La Bataille de Friedland et Danzig 1809

The World Surrounding Friedland in 1807

The world that Napoleon and Bennigsen inhabited was a rapidly changing place that was undergoing more than one revolution. By the time of Friedland, Napoleon had been Emperor of the French for only 30 months, and his hold onto power was by no means established. Napoleon had been a part of the political and military revolution which was continuing to sweep Europe and the Americas. His campaign to defeat Prussia in 1806 would lead to Prussia banning serfdom in 1807 . Bennigsen, on the other hand represented L’ancien regime . Trained in the Prussian army during the time of Frederick the Great, Bennigsen was a higher level soldier of fortune, working for the Russians for no particular reason other than getting paid by an autocratic regime desperately fighting to maintain serfdom and its control over dozens of ethnic minorities.

More importantly for the Romanovs in Russia, was the intrigue and in-fighting going on in the court between sympathizers to Bennigsen and supporters of his rival, Prince von Essen, an Estonian nobleman and general who had other ideas how to prosecute the war against Napoleon. This largely forgotten episode may have been the most important news of 1807. This was almost rivaled by the intrigue and in-fighting between the wives of the French Marshalate---each one trying to gain more influence at the Napoleonic Court.

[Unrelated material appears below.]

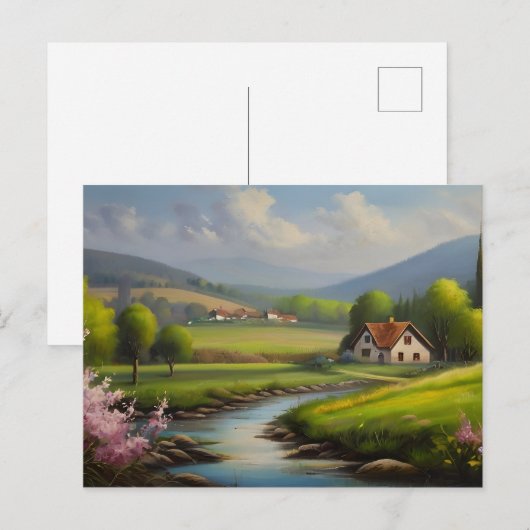 Lente natuur landschap briefkaart (Voorkant / Achterkant)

Napoleon takes the French enlightenment to the backward and benighted Spain. In fact, one of the reforms that Napoleon introduced in Spain was the elimination of the Inquisition. This left the Dominican Monks largely unemployed. Montesquieu saw in Spain the perfect example of the maladministration of a state under the influence of the clergy. Voltaire had already said: “The Inquisition would be the cause of the ignorance of philosophy that Spain lives in, thanks to which Europe and "even Italy" had discovered so many truths.”

The British would elect a new prime minister in 1807, the Duke of Portland, who was really an old Prime Minister, having first served in that post in 1783 under the same king, George III. The British would violently attack the Danes in Copenhagen in 1807---destroying one-third of the city; the port; the Danish Navy and kill more than 2000 civilians. The Ottoman Sultan, Selim III is deposed and replaced by his nephew, Mustapha IV. In Egypt, the Khedive Muhammad Ali defeats a British invasion at Alexandria.

In the Americas, the British would fail a second time to take Buenos Aires in their invasion of Argentina.